Compiti assegnati:
(1) Si elenchino tutti i soggetti che, secondo il testo sui Forconi, non si aspettavano la sollevazione popolare in Sicilia.
(2) In quale movimento, stando al testo sui Forconi, chi scrive ha deciso di raggrupparsi?

Blocco di testo:

__________

Dei Forconi e dell’ammucchiata dei loro nemici
La sollevazione popolare in Sicilia Monti non se l’aspettava. Non se l’aspettavano le forze politiche che lo sostengono. Non se l’aspettava la sinistra dei piagnoni. Non se l’aspettavano gli intellettuali da salotto al-di-la-della-destra-e-della-sinistra.
Chi ci segue ci darà atto che noi, vox clamantis in deserto, ci attendevamo invece la rivolta sociale, e su di essa avevamo scommesso nel momento in cui, abbandonati da diversi amici, abbiamo deciso di raggrupparci nel Movimento Popolare di Liberazione.
Com’è che noi avevano intuito che il coperchio stava per saltare in aria e altri no? Per due ragioni complementari. La prima è che andavamo facendo analisi giuste della situazione economica e sociale (ovvero, né economiciste né politiciste), la seconda, non meno importante, è che eravamo più sensibili di altri al grido strozzato che saliva dalle pieghe del corpo sociale. Per fare analisi giuste occorre sopportare la fatica dello studio e avere un metodo d’indagine corretto. Una certa sensibilità la si possiede solo se si è rivoluzionari dentro, nel corpo e nella carne.

__________

Materiale di riferimento:
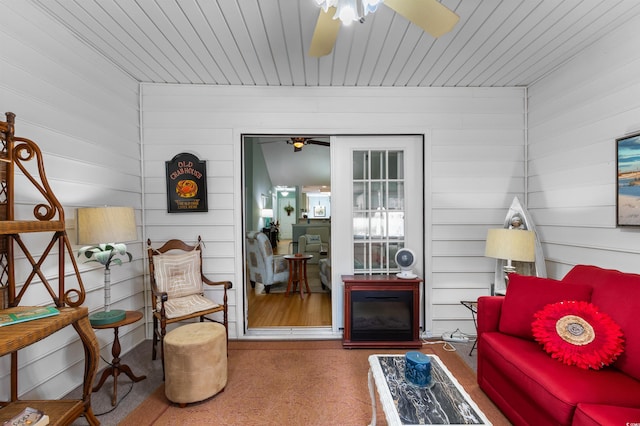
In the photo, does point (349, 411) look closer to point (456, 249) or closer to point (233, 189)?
point (456, 249)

__________

Esercizio svolto:
(1)
- Monti
- le forze politiche che lo sostengono
- la sinistra dei piagnoni
- gli intellettuali da salotto al-di-la-della-destra-e-della-sinistra

(2) Nel Movimento Popolare di Liberazione.